Exercise data below:

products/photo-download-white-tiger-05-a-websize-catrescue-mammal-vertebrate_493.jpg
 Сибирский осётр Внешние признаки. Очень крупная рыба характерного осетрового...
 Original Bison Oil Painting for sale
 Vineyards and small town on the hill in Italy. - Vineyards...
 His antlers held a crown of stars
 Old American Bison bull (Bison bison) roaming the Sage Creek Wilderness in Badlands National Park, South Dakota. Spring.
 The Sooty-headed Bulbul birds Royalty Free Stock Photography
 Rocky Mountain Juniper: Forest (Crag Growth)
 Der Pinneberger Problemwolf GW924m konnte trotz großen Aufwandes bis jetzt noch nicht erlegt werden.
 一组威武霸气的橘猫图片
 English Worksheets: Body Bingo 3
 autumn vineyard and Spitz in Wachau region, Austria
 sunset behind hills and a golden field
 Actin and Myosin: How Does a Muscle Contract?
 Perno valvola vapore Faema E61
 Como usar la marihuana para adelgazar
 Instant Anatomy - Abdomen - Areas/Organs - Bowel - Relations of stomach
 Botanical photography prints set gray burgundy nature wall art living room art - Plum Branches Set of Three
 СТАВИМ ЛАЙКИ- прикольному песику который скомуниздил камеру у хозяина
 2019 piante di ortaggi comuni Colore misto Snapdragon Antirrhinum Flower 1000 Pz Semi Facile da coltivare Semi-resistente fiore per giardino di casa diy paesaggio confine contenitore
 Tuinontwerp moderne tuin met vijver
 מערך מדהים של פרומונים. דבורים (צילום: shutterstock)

End of Exercise data.

### [Task to complete]
Retype all the data. Nothing may be left out or altered.

### [Result of this task]
products/photo-download-white-tiger-05-a-websize-catrescue-mammal-vertebrate_493.jpg
 Сибирский осётр Внешние признаки. Очень крупная рыба характерного осетрового...
 Original Bison Oil Painting for sale
 Vineyards and small town on the hill in Italy. - Vineyards...
 His antlers held a crown of stars
 Old American Bison bull (Bison bison) roaming the Sage Creek Wilderness in Badlands National Park, South Dakota. Spring.
 The Sooty-headed Bulbul birds Royalty Free Stock Photography
 Rocky Mountain Juniper: Forest (Crag Growth)
 Der Pinneberger Problemwolf GW924m konnte trotz großen Aufwandes bis jetzt noch nicht erlegt werden.
 一组威武霸气的橘猫图片
 English Worksheets: Body Bingo 3
 autumn vineyard and Spitz in Wachau region, Austria
 sunset behind hills and a golden field
 Actin and Myosin: How Does a Muscle Contract?
 Perno valvola vapore Faema E61
 Como usar la marihuana para adelgazar
 Instant Anatomy - Abdomen - Areas/Organs - Bowel - Relations of stomach
 Botanical photography prints set gray burgundy nature wall art living room art - Plum Branches Set of Three
 СТАВИМ ЛАЙКИ- прикольному песику который скомуниздил камеру у хозяина
 2019 piante di ortaggi comuni Colore misto Snapdragon Antirrhinum Flower 1000 Pz Semi Facile da coltivare Semi-resistente fiore per giardino di casa diy paesaggio confine contenitore
 Tuinontwerp moderne tuin met vijver
 מערך מדהים של פרומונים. דבורים (צילום: shutterstock)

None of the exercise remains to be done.